Teacher candidates are learners. Planning for full-time instruction means assigning some immediate, easily-accomplished responsibilities with a gradual induction into the various phases of teaching. This should lead to full teaching responsibilities for the teacher candidate.

Teacher candidates participate in all activities normally expected of regular faculty members, including non-teaching duties, communication with parents, faculty in-service and other meetings, and extracurricular activities. Teacher candidates may adapt assignments to the pupils, content, and instructional methods of their cooperating teachers. However, teacher candidates are at their best when initiating, negotiating, and successfully implementing their own teaching ideas.

The internship is more than simple practice. Rather, it is learning the art of teaching under supervision. In this context, supervision is defined as helping prospective teachers improve their instructional performance through systematic cycles of planning, observation, and intensive intellectual analysis of teaching performances.

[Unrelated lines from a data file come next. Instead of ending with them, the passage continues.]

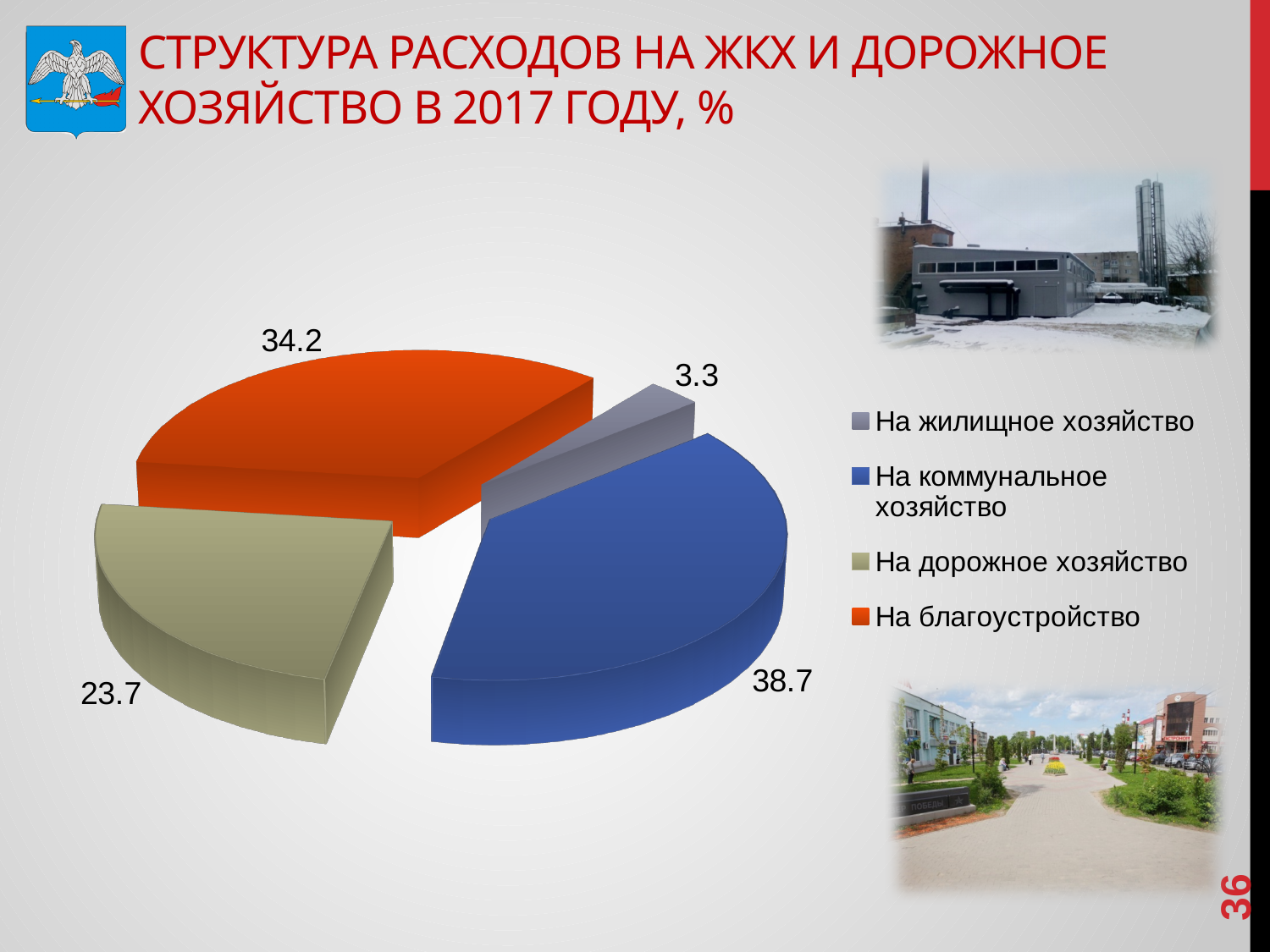
Which colour represents "На благоустройство" in the pie chart? Orange-red What is the value for "На коммунальное хозяйство"? 38.7 Which category has the smallest share of the pie? На жилищное хозяйство What is the value for "На благоустройство"? 34.2 What type of chart is shown on the slide? Pie chart What is the difference between the values for "На коммунальное хозяйство" and "На благоустройство"? 4.5 What is the value for "На жилищное хозяйство"? 3.3 What is the difference between the values for "На дорожное хозяйство" and "На жилищное хозяйство"? 20.4 How many categories does the pie chart have? 4 What is the value for "На дорожное хозяйство"? 23.7 Which category has the largest share of the pie? На коммунальное хозяйство Which is larger: the value for "На благоустройство" or the value for "На дорожное хозяйство"? На благоустройство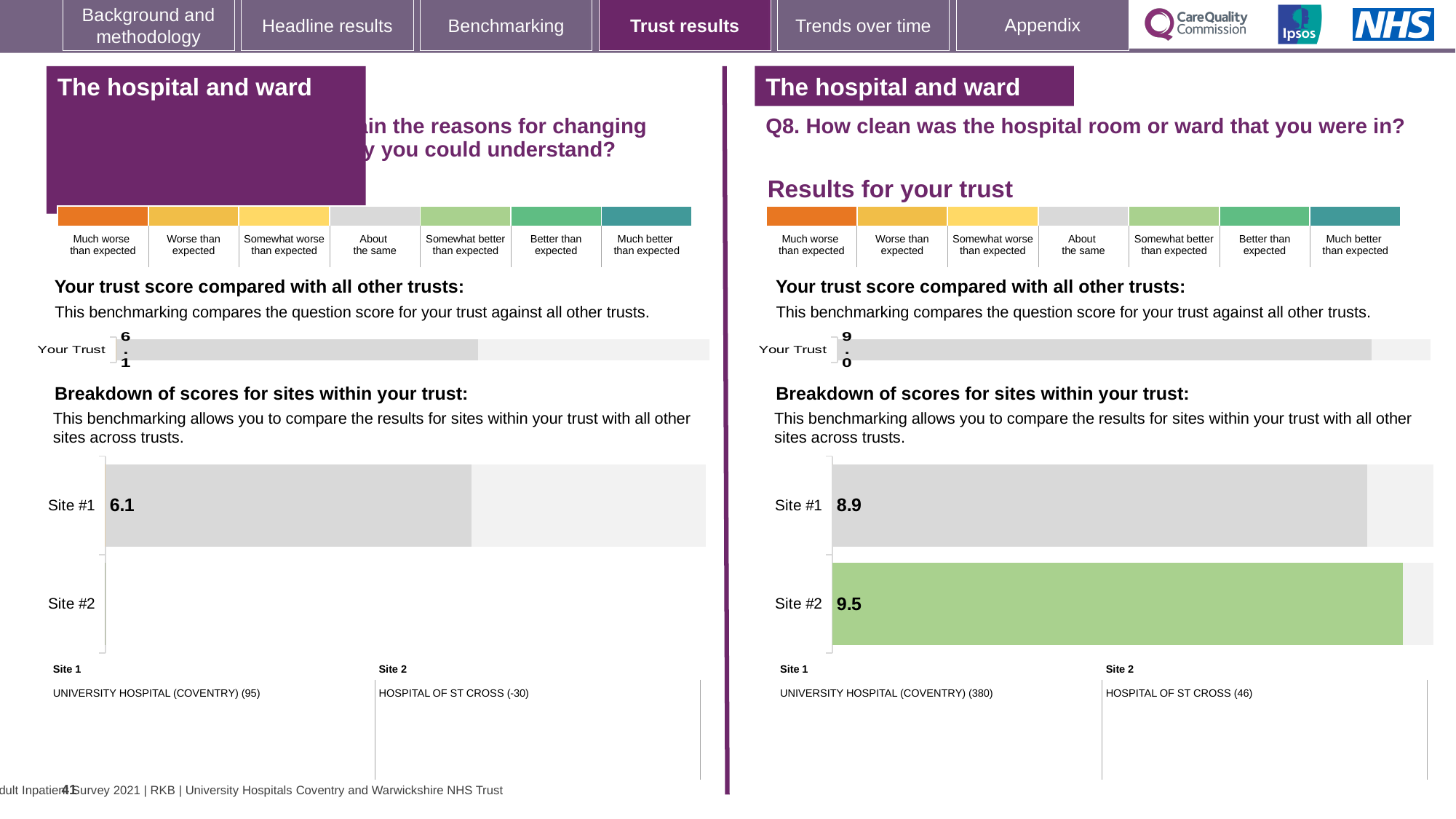
In the left-hand chart (Your trust score compared with all other trusts), what is the score for Your Trust? 6.1 In the right-hand chart for Q8 (Breakdown of scores for sites within your trust), what is the difference between the Site #2 and Site #1 scores? 0.6 In the right-hand chart for Q8 (Breakdown of scores for sites within your trust), what is the score for Site #1? 8.9 What kind of chart is used for the Breakdown of scores for sites within your trust on the right-hand side of the slide? Bar chart In the right-hand chart for Q8 (Breakdown of scores for sites within your trust), which site has the lowest score? Site #1 On the right-hand side for Q8, which is larger: the Your Trust score or the Site #1 score? Your Trust score In the right-hand chart for Q8 (Your trust score compared with all other trusts), what is the score for Your Trust? 9.0 In the right-hand chart for Q8 (Breakdown of scores for sites within your trust), what is the score for Site #2? 9.5 In the right-hand chart for Q8 (Breakdown of scores for sites within your trust), which site has the highest score? Site #2 In the right-hand chart for Q8 (Breakdown of scores for sites within your trust), how many sites are plotted? 2 In the right-hand chart for Q8 (Breakdown of scores for sites within your trust), what colour is the bar for Site #2? Green In the left-hand chart (Breakdown of scores for sites within your trust), what is the score for Site #1? 6.1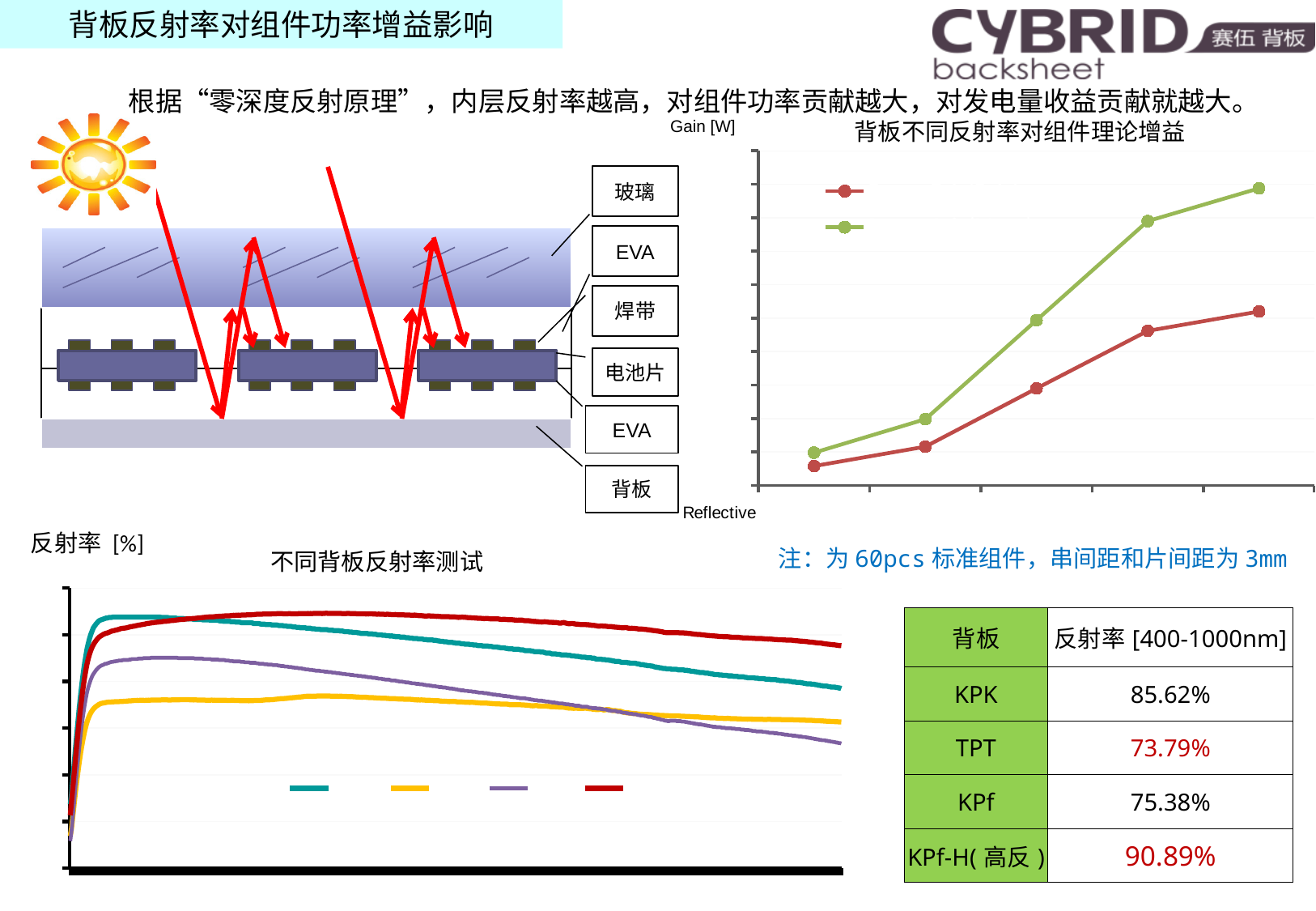
In the top-right chart 背板不同反射率对组件理论增益, do the values of the red line rise or fall from left to right? rise In the bottom-left chart 不同背板反射率测试, does the teal line rise or fall across the right half of the x axis? fall What is the title of the bottom-left line chart? 不同背板反射率测试 What kind of chart is the top-right chart titled 背板不同反射率对组件理论增益? line chart In the bottom-left chart 不同背板反射率测试, how many series does the legend list? 4 In the bottom-left chart 不同背板反射率测试, which line is lowest at the right end of the x axis? purple line What is the title of the top-right line chart? 背板不同反射率对组件理论增益 In the top-right chart 背板不同反射率对组件理论增益, which line is higher at the rightmost point, the green line or the red line? green line In the bottom-left chart 不同背板反射率测试, which line is highest at the right end of the x axis? red line In the top-right chart 背板不同反射率对组件理论增益, how many series does the legend list? 2 In the top-right chart 背板不同反射率对组件理论增益, how many data points does the green line have? 5 What kind of chart is the bottom-left chart titled 不同背板反射率测试? line chart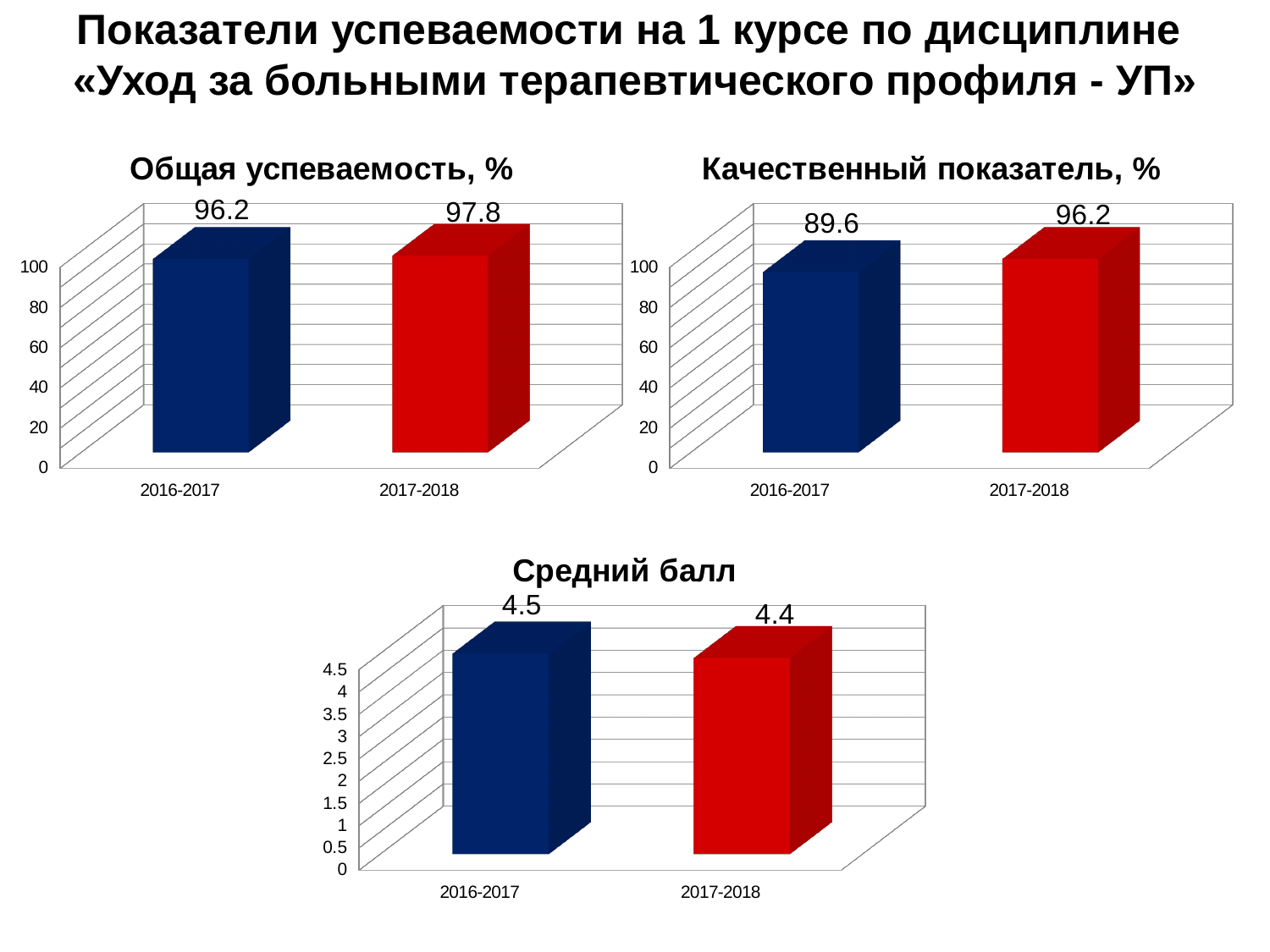
In the chart titled «Общая успеваемость, %», what is the value for 2016-2017? 96.2 In the chart titled «Качественный показатель, %», which year has the higher value? 2017-2018 In the chart titled «Качественный показатель, %», what is the difference between the 2017-2018 and 2016-2017 values? 6.6 In the chart titled «Качественный показатель, %», what is the value for 2017-2018? 96.2 In the chart titled «Средний балл», do the values rise or fall from 2016-2017 to 2017-2018? fall In the chart titled «Общая успеваемость, %», what is the value for 2017-2018? 97.8 How many categories are shown on the x axis of the chart titled «Общая успеваемость, %»? 2 In the chart titled «Средний балл», what is the value for 2017-2018? 4.4 In the chart titled «Качественный показатель, %», what is the value for 2016-2017? 89.6 In the chart titled «Общая успеваемость, %», what is the difference between the 2017-2018 and 2016-2017 values? 1.6 In the chart titled «Средний балл», what is the value for 2016-2017? 4.5 In the chart titled «Средний балл», which year has the lower value? 2017-2018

Thus, the internship experience represents hard work with a definite and worthwhile purpose – the improvement of instructional performance.

Because of the special significance of the internship experience in the professional preparation of our teacher candidates, the UAH College of Education is particularly indebted to the schools and to the master teachers and their administrators who make this clinical experience possible.

Purpose

Three compelling purposes support the desirability of an internship program. The first purpose is to help prospective teachers become skillful and creative teachers, depending less and less on direct supervision, in preparation for their first professional teaching assignment under limited supervision.

The second purpose of the internship is to provide many opportunities for prospective teachers to raise questions, problems, and issues that should provide the basis for determining further needs and study. Thus, the internship should provide growth experiences, with each experience furnishing the basis for the next step in the continual process of professional growth and development.

The third purpose is to ensure that teacher candidates exhibit the competencies (knowledge, abilities, and dispositions) of effective teachers. The College of Education was granted full accreditation of all programs by the Council for the Accreditation of Educator Preparation (CAEP) in 2019. The programs are framed by six competencies that reflect the mission and vision of the department and are defined in the UAH conceptual framework. These competencies are aligned with professional organizations such as the Interstate New Teacher Assessment and Support Consortium (INTASC), Alabama Quality Teaching Standards (AQTS), Alabama Teacher Observation Program, and the National Board of Professional Teaching Standards (NBPTS).